Too bad we won't be able to see that because I doubt Gina will working Randy's corner for that fight.


----------



## DA_sasori (Nov 13, 2008)

If randy is bangin gina. Then hopefully cyborg is available for me. OH YEAAH


----------



## Servatose (Apr 21, 2008)

Well, at the very least she didn't seem to react in the least to have her ass hit, which must mean she's probably comfortable being touched in such a way by him. I'm not sure if it necessarily means they're fking, she could try pretty hard to be "one of the guys" in training and Randy could either be reinforcing it with such things, or just enjoying his ability to be able to do so. But, something tells me that him hitting her in that gif doesn't really make a statement about anything.

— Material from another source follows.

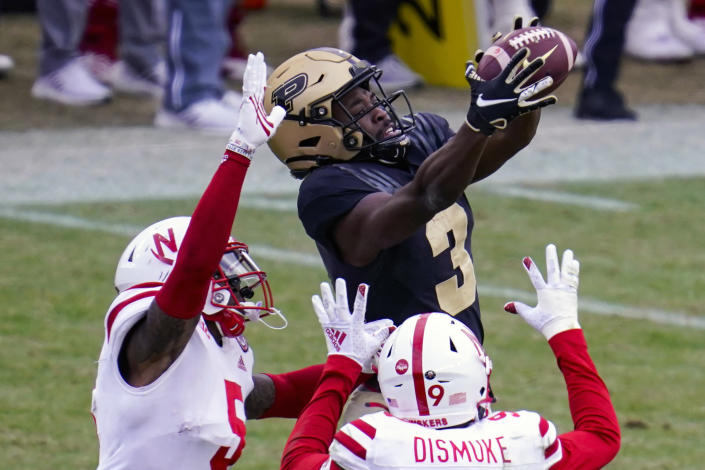 FILE - Purdue wide receiver David Bell (3) makes a catch over Nebraska safety Marquel Dismuke (9) and cornerback Cam Taylor-Britt (5) on his way to an 89-yard touchdown during the fourth quarter of an NCAA college football game in West Lafayette, Ind., in this Saturday, Dec. 5, 2020, file photo. With his knack for making the difficult catches as well as the easy ones, Bell is among the most dependable receivers in the country. (AP Photo/Michael Conroy, File)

It just doesn't seem to add up, for him to be like "Hey, I'm going to slap her ass here because we've fucked." Pretty sure it was a "go get'em" slap.


----------



## TheGreg (Apr 29, 2007)

Servatose said:


> Well, at the very least she didn't seem to react in the least to have her ass hit, which must mean she's probably comfortable being touched in such a way by him. I'm not sure if it necessarily means they're fking, she could try pretty hard to be "one of the guys" in training and Randy could either be reinforcing it with such things, or just enjoying his ability to be able to do so. But, something tells me that him hitting her in that gif doesn't really make a statement about anything. It just doesn't seem to add up, for him to be like "Hey, I'm going to slap her ass here because we've fucked." Pretty sure it was a "go get'em" slap.


way to shit in the middle of everyones parade ahahahahaha


----------



## aerius (Nov 19, 2006)

No Randy, don't do it! You'll break the sacred "half your age plus seven" rule, and bad things happen every time someone breaks that rule. There's a reason it's a sacred rule.


----------



## The Dark Knight (Jun 29, 2008)

Lucky, lucky man if it is true. Man is the Mack. I'm quite jealous ):


----------



## Braveheart (Oct 11, 2006)

The butt slap proves nothing, its a common thing in all professional sports. Following your logic all these guys are screwing each other than?
http://www.youtube.com/watch?v=BZVAVHKHE2k


----------



## Couchwarrior (Jul 13, 2007)

DA_sasori said:


> If randy is bangin gina. Then hopefully cyborg is available for me. OH YEAAH


Did you really think an attractive feminine woman like her would be single?








Maybe if you beat up her husband you'll have a shot at her.:wink01:


----------



## N1™ (Apr 8, 2007)

Randy !! Randy !!! Randy !!!


----------



## Nefilim777 (Jun 24, 2009)

Too much sex before fighting so, hence why Cyborg demolished her...


----------



## Halebop (Oct 10, 2006)

AHHHHH....OK OK, Randy and Kim are or already have divorced. That makes alot more sense. My friends and I all agreed there are some female fighters married Randy could possibly tag with an "atta girl" and get away with it. Not Carano. No no no, that's a "you can have half my stuff current wife" slap. 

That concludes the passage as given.